[Start of Attachment]
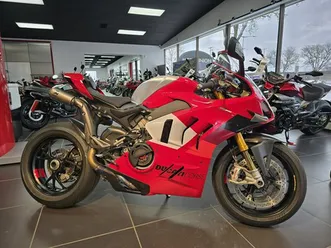 2023 ducati panigale v4 r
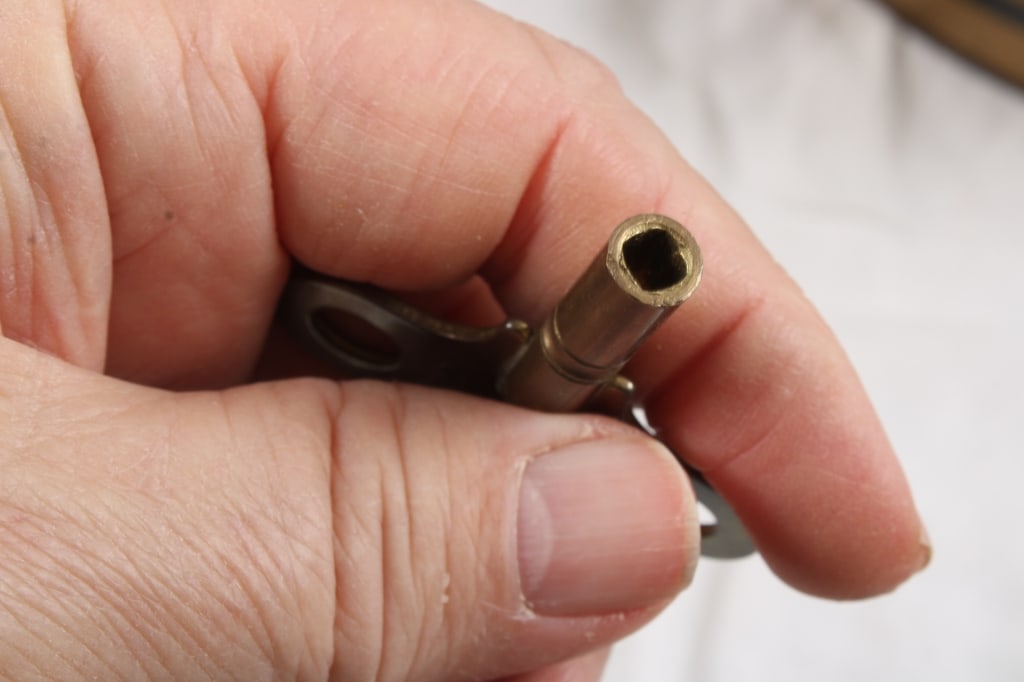 Hostess Wonder Bread Ashtray, Skeleton Keys, Tins - 17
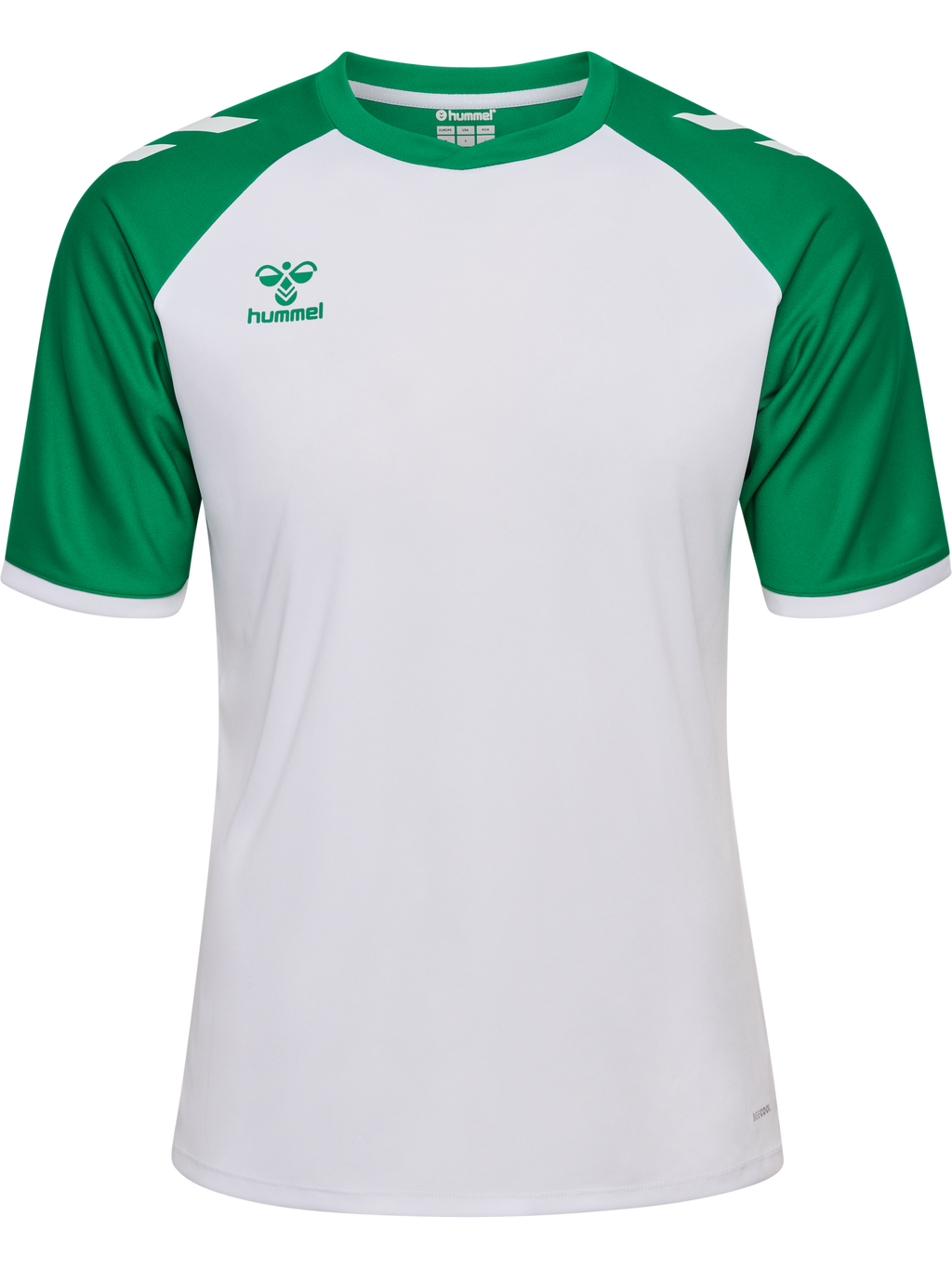hmlMATCH LEAGUE JERSEY S/S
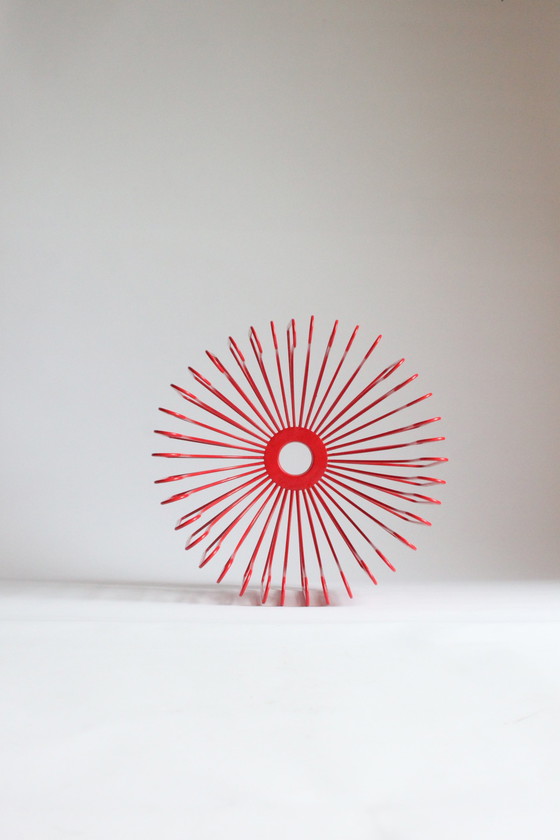 Image 1 of Ikea Tradig Fruit Bowl Or Lamp Shade By Ehlen Johansson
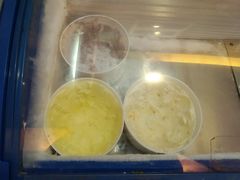 冰淇淋-万德诺富特酒店·自助餐厅(万德大厦店)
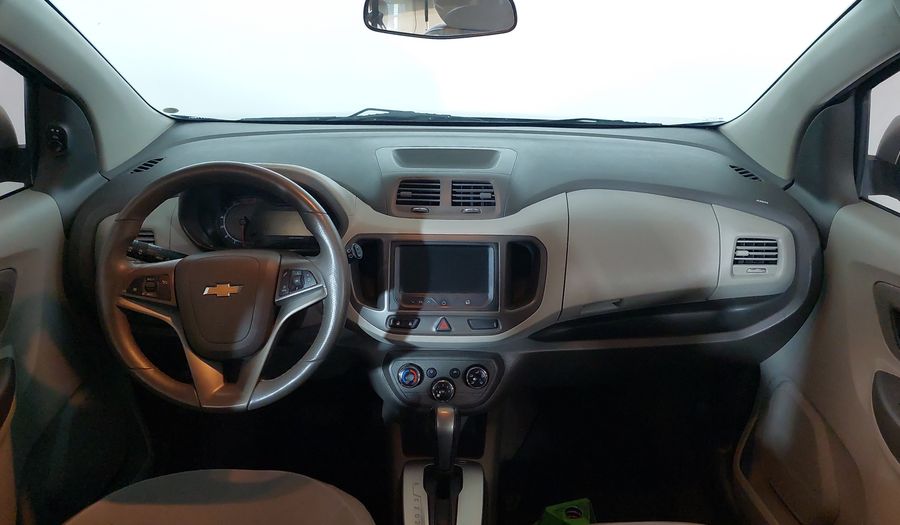 Chevrolet Spin 1.8 ECONOFLEX LTZ 7S AUTO Minivan 2014
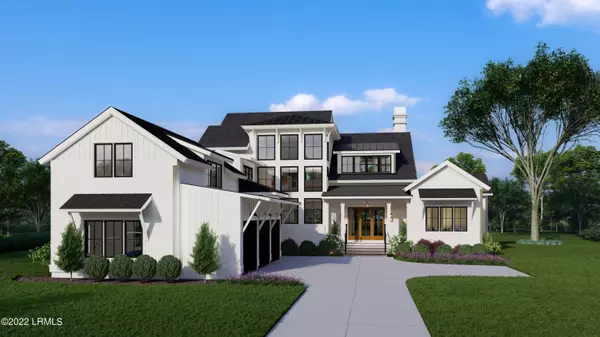 Okatie, SC 29909,304 Good Hope RD Road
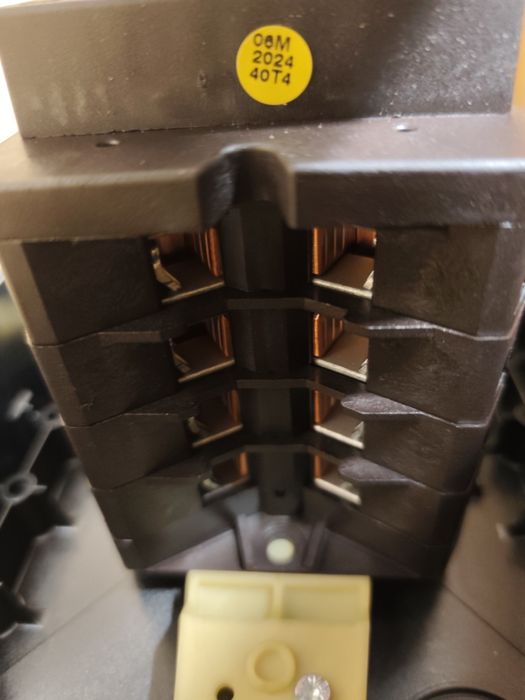 Перемикач навантаження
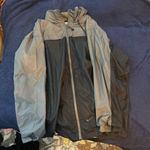 Nike 2X Jacket Windbreaker Photo 0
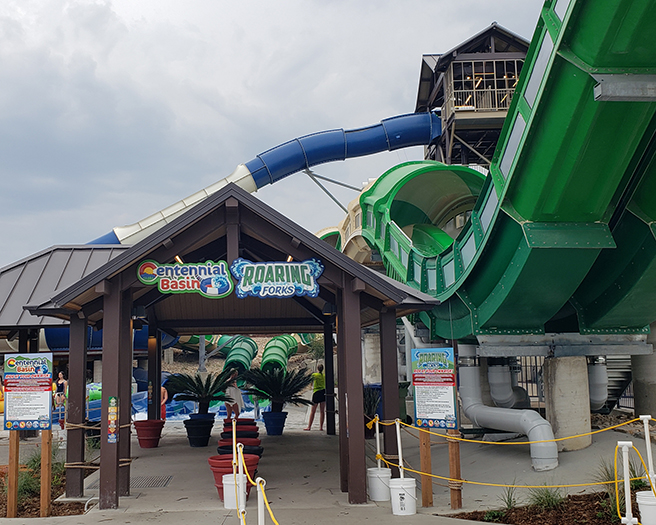 Water World Denver水公园设计丨美国科罗拉多丨DTJ Design-15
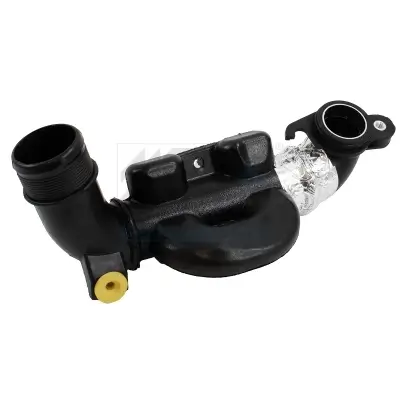 Ladeluftschlauch MEAT & DORIA 961711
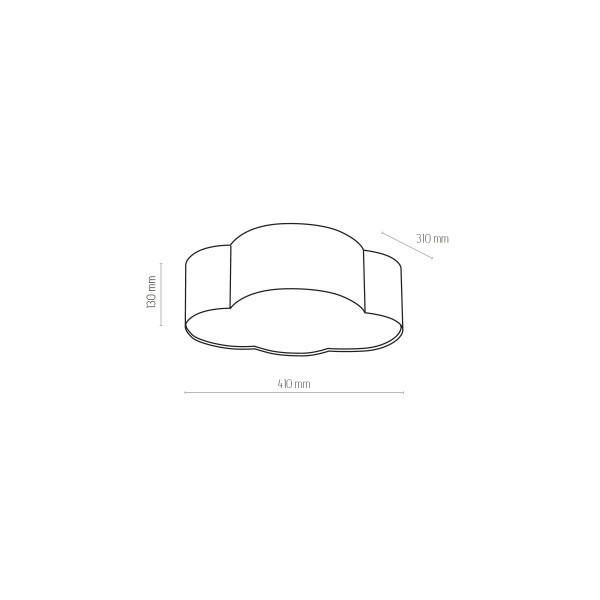 Люстра TK LIGHTING 3144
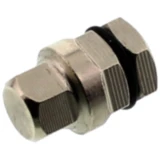 Innensechskant-Bit 8 mm Antrieb 10 für 6320005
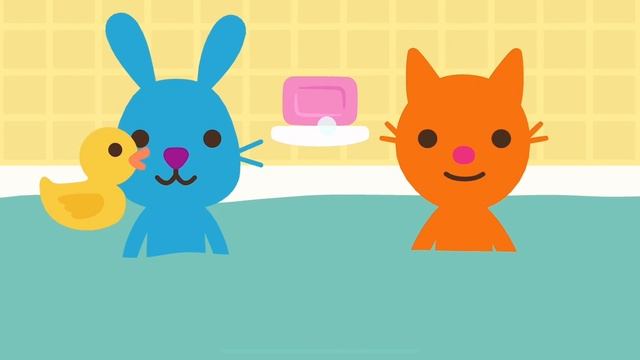 Веселый мультфильм, мультфильмы для детей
[End of Attachment]
Problem to work on: Repeat each line of the material exactly, please, and skip every picture.

Answer to this exercise:
 2023 ducati panigale v4 r
 Hostess Wonder Bread Ashtray, Skeleton Keys, Tins - 17
hmlMATCH LEAGUE JERSEY S/S
 Image 1 of Ikea Tradig Fruit Bowl Or Lamp Shade By Ehlen Johansson
 冰淇淋-万德诺富特酒店·自助餐厅(万德大厦店)
 Chevrolet Spin 1.8 ECONOFLEX LTZ 7S AUTO Minivan 2014
 Okatie, SC 29909,304 Good Hope RD Road
 Перемикач навантаження
 Nike 2X Jacket Windbreaker Photo 0
 Water World Denver水公园设计丨美国科罗拉多丨DTJ Design-15
 Ladeluftschlauch MEAT & DORIA 961711
 Люстра TK LIGHTING 3144
 Innensechskant-Bit 8 mm Antrieb 10 für 6320005
 Веселый мультфильм, мультфильмы для детей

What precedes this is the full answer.